Scene question records
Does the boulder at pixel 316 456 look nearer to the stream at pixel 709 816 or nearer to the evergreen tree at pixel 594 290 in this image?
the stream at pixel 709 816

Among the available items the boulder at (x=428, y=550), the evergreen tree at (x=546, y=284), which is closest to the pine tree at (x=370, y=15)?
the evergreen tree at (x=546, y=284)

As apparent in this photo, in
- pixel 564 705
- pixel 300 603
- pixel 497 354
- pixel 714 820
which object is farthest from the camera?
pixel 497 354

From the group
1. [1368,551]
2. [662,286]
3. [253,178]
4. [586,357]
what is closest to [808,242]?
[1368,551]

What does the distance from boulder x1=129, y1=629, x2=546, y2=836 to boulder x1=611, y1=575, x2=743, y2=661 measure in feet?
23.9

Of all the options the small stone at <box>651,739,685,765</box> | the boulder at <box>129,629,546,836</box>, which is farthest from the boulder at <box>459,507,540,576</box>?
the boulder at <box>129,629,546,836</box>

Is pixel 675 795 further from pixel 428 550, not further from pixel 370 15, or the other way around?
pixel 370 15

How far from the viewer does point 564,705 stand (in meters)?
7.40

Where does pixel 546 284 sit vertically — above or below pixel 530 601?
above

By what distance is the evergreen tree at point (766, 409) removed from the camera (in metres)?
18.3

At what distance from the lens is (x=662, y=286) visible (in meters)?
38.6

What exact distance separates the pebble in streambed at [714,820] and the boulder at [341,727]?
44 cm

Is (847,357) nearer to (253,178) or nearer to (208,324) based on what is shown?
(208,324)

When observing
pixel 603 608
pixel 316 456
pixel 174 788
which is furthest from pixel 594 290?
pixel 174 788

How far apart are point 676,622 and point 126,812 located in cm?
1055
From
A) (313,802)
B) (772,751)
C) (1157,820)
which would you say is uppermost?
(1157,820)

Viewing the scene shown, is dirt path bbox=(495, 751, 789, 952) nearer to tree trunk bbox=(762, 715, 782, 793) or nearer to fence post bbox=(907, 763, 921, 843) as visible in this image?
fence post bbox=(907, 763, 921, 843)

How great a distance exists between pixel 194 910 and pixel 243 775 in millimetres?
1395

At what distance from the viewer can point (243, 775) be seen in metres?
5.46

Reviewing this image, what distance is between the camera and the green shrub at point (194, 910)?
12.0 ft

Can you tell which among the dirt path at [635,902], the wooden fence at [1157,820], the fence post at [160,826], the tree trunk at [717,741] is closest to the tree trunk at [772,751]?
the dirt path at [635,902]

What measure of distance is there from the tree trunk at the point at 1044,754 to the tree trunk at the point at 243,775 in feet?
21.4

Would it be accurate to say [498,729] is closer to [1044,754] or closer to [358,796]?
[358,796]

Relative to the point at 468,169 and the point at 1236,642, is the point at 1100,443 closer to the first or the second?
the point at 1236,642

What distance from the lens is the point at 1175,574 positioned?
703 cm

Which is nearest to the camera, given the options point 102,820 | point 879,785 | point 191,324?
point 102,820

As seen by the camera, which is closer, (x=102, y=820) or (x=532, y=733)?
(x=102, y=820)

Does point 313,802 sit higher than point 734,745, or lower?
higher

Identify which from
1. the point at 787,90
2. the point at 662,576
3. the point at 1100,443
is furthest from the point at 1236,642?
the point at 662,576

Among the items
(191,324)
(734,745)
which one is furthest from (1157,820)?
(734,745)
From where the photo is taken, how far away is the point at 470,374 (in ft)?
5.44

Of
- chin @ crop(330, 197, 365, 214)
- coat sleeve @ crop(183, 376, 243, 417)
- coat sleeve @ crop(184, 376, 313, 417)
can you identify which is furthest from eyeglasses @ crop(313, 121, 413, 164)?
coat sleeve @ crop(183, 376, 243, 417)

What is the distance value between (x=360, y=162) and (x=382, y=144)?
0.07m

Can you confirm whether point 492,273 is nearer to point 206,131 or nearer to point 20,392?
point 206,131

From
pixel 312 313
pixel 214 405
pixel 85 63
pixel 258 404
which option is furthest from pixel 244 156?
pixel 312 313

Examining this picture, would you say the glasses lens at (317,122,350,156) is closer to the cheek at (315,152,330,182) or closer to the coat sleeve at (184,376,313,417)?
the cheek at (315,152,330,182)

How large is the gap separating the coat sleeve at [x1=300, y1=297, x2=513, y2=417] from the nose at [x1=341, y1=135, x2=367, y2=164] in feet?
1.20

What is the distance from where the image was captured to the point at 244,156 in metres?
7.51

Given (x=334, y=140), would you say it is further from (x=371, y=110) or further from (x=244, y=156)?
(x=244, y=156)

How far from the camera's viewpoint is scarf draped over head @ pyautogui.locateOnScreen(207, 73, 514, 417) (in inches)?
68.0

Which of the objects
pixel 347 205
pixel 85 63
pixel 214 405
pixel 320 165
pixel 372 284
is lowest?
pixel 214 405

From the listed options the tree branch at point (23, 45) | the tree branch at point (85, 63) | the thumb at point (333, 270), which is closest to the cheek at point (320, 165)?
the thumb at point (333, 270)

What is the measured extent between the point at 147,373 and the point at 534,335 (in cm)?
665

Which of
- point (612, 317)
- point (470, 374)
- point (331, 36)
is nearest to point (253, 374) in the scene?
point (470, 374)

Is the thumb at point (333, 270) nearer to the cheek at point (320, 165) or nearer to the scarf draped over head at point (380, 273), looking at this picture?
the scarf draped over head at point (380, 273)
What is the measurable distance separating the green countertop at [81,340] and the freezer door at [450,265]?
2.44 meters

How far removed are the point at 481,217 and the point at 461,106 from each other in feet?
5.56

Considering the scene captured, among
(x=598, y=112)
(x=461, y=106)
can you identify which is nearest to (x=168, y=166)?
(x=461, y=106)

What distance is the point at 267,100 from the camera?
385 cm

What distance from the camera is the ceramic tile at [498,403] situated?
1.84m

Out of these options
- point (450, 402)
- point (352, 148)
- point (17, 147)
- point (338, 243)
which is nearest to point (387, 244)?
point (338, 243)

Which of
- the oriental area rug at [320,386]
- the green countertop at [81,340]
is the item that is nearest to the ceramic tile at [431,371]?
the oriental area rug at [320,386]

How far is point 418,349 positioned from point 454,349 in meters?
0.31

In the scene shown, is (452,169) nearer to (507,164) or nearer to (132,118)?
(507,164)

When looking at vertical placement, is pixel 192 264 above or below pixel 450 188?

Stated goal
Find each line above that contains the string "items", and copy every such line in full. Case counts.

Expected answer
Among the available items the boulder at (x=428, y=550), the evergreen tree at (x=546, y=284), which is closest to the pine tree at (x=370, y=15)?
Among the items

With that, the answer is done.